STATED GOAL |
Quote the records word for word from their beginning through the line containing "2. white fuselage BBox(6, 51, 161, 74)", omitting the pictures.

[Begin STORED ROWS]

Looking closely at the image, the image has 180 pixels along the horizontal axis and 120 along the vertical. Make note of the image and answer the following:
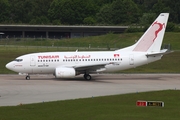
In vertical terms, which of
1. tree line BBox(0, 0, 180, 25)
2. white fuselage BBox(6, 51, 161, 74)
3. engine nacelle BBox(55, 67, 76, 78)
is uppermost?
tree line BBox(0, 0, 180, 25)

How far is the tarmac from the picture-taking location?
3775cm

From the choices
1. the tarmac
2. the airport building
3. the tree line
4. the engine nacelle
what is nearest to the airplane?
the engine nacelle

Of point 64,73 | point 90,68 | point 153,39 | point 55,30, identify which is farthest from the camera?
point 55,30

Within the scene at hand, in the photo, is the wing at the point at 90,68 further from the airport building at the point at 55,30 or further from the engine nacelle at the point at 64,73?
the airport building at the point at 55,30

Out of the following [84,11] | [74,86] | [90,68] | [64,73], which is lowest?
[74,86]

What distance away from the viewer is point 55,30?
12875 centimetres

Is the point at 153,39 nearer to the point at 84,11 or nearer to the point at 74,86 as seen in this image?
the point at 74,86

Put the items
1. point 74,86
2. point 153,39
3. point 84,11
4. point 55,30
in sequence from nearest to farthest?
point 74,86, point 153,39, point 55,30, point 84,11

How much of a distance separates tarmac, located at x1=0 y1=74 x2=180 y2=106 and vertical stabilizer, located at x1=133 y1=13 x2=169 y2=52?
296 cm

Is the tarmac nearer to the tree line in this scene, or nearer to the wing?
the wing

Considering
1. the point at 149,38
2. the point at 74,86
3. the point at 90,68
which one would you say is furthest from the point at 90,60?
the point at 74,86

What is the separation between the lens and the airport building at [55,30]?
124875 mm

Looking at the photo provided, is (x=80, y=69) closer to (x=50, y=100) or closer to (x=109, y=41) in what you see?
(x=50, y=100)

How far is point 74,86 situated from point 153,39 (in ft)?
35.6
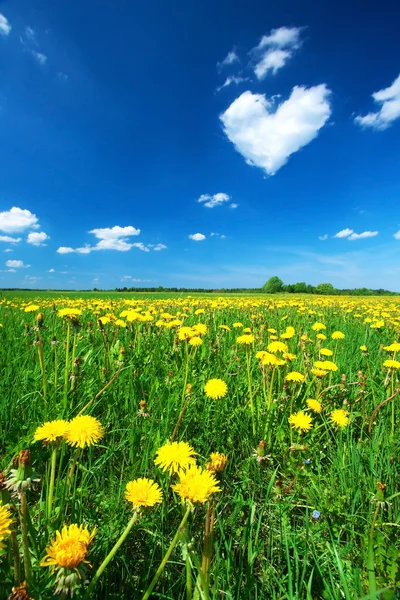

[End STORED ROWS]

RESPONSE TO THE TASK |
Looking closely at the image, the image has 180 pixels along the horizontal axis and 120 along the vertical. Make note of the image and answer the following:
In vertical terms, which of
1. tree line BBox(0, 0, 180, 25)
2. white fuselage BBox(6, 51, 161, 74)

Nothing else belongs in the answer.